Friday, April 4, 2014

Blips: Filmic Layers


Source: What does it mean when we call videogames cinematic?
Author: Chris Priestman
Site: Kill Screen

The word "cinematic" is tossed around a lot with games, but what does that label really entail? Well, since it's often coming from a marketing department, "cinematic" is somewhat of an empty phrase in games, taking for granted that people like movies and hoping that they'll enjoy this other medium if it seems similar. I believe a lot of the use of "cinematic" in games writing is derivative of marketing speech too, which has been allowed to inform and shape the perception of the medium. If I look at the games that are called cinematic, I see a couple things: film-like cinematography (at least in the cutscenes shown in, you guessed it, commercials), realistic looking/sounding characters performance-captured by movie actors, and a 3-act narrative arc to the game's central plotline. Of course there's more to film than just these elements, so it's worth considering other games that offer cinematic experiences, but aren't generally considered as much.

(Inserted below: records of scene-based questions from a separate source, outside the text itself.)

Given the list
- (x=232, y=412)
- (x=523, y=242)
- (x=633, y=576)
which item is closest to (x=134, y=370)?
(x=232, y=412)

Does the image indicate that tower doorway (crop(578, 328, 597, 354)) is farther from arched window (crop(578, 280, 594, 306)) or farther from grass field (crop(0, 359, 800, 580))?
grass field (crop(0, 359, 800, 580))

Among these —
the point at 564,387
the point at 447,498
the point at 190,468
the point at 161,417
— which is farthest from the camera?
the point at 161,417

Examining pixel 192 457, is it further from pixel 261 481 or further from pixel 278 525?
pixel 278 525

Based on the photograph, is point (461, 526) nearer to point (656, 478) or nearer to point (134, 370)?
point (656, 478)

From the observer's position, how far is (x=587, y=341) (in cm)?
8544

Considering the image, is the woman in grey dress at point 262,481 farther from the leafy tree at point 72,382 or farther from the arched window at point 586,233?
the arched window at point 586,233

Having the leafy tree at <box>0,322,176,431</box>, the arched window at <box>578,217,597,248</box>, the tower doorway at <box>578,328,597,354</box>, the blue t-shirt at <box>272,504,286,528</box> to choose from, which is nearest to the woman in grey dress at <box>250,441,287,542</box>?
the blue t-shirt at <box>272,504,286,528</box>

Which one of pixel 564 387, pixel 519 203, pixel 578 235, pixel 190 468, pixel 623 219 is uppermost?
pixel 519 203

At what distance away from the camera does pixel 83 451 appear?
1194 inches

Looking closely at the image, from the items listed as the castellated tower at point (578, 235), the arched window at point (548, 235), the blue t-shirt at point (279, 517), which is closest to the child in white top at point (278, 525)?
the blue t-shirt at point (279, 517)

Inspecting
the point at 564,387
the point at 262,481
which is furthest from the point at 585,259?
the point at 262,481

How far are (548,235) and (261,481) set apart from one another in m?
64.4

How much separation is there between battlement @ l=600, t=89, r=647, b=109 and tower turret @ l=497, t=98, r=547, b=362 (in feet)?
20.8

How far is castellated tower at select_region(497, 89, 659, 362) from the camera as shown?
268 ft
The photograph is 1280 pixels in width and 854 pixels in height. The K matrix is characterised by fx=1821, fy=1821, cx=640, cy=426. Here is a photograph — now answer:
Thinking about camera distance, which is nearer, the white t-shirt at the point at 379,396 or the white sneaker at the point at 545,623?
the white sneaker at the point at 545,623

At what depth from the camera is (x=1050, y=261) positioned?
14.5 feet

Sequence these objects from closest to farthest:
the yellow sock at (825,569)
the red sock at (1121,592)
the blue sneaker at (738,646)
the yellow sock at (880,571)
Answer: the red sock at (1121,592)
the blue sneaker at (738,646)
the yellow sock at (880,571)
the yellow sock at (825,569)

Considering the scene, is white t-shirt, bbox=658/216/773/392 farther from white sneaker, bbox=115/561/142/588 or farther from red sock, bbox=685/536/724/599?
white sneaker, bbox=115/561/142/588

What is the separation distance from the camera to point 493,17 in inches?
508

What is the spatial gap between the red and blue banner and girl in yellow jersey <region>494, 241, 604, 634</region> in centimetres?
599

That's the premise of a recent piece by Chris Priestman for Kill Screen wherein he argues that a game like Papers, Please uses cinematic split-screen visuals as a means of dividing player attention. In the end, no one medium stands totally alone, and as Priestman admits, even split-screen itself isn't born of film, and the visual style we typically associate with cinema in games often owes as much to painting, theater, and photography as its moving pictures cousin. And as far as I can tell, David Cage is already making "interactive movies" as much as something like that can exist, which is likely not wholly a game or a film, but something somewhere in between. Now he just needs to use that interesting middle-ground to tell an equally interesting story.